The attack on ARAMCO facilities in Saudi Arabia this past Saturday morning, 14 September, which has caused significant disruption to the Kingdom's crude oil production, has consequences well beyond the region, Mr. Griffiths warned ambassadors, speaking via videoconference.
At a minimum, this kind of action carries the risk of dragging Yemen into a regional conflagration. Because of one thing we can be certain, and that is that this extremely serious incident makes the chances of a regional conflict that much higher, and of a rapprochement that much lower. With Yemen in some way linked. None of that is good for Yemen.
Despite this grim picture, Mr. Griffiths reported some limited progress in talks between the warring parties in Yemen on the implementation of a December 2018 agreement covering the city of Hudaydah, and prisoner exchange, among other points.
They met last week to discuss ceasefire enhancement, disengagement along the frontlines, and the planned redeployment of forces. A mechanism to shore up the ceasefire has been activated and has helped reduce violence in the key Red Sea port, which handles the majority of key aid deliveries.

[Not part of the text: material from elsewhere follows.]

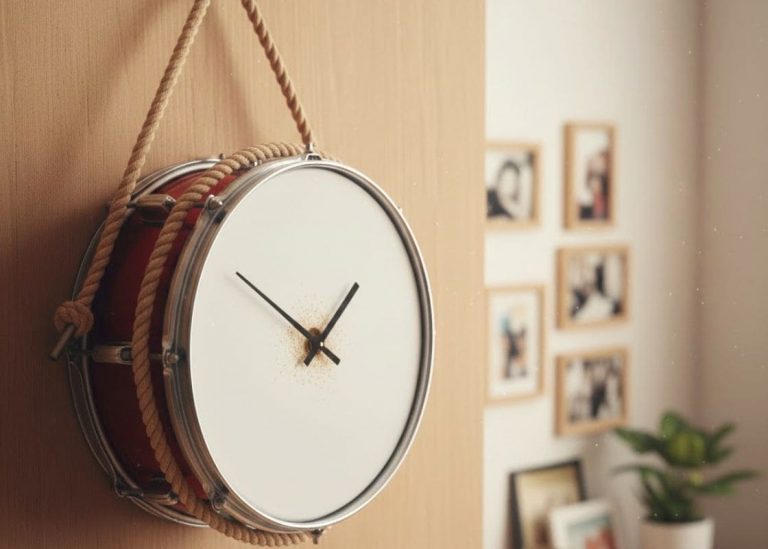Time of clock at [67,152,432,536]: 1:50
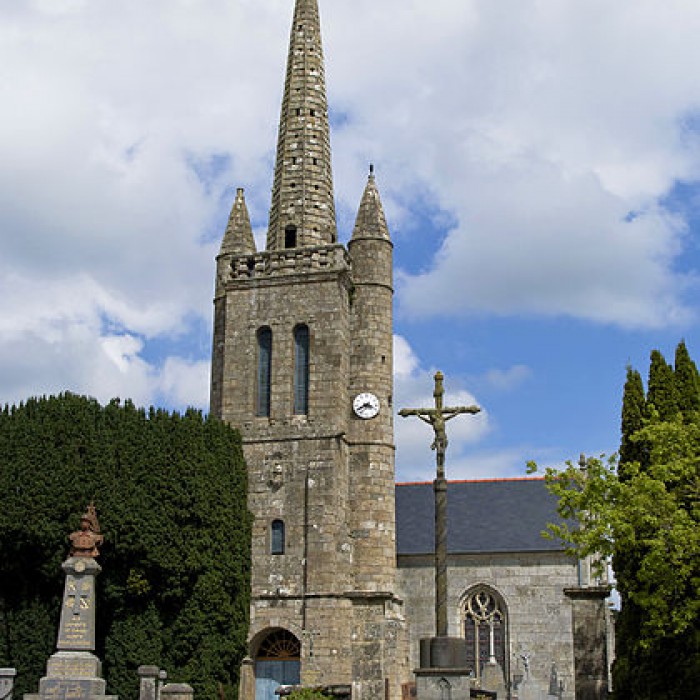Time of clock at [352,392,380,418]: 3:40
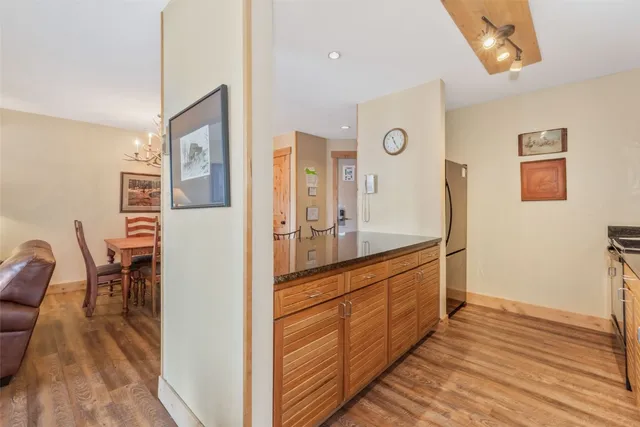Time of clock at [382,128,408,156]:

I am encouraged by the parties' willingness to implement further measures, Mr. Griffiths said. The sustained reduction in violencehas been one of the major achievements of the Hudaydah Agreement so far. I welcome these concrete steps to reinforce it and to improve access for the delivery of humanitarian aid.
Obstacles to aid delivery worsen: Lowcock
However, the UN Humanitarian Affairs chief informed the Council that operating conditions perhaps have never been worse.
Mark Lowcock said during June and July, aid agencies reported 300 incidents that hampered their work, mainly restrictions imposed by rebel authorities. Nearly five million people were affected.
They include obstacles to beneficiary registration, attempts to divert aid, and efforts to control selection of implementing partners. Humanitarian workers have been detained at checkpoints and, in several, cases, arbitrarily arrested. Staff also face intimidation and harassment at Sana'a airport, he stated.
Despite access issues, Mr. Lowcock said humanitarians can reach people in need provided they have adequate funding.
He welcomed recent funding allocations, including an upcoming transfer of $500 million from Saudi Arabia that was confirmed today.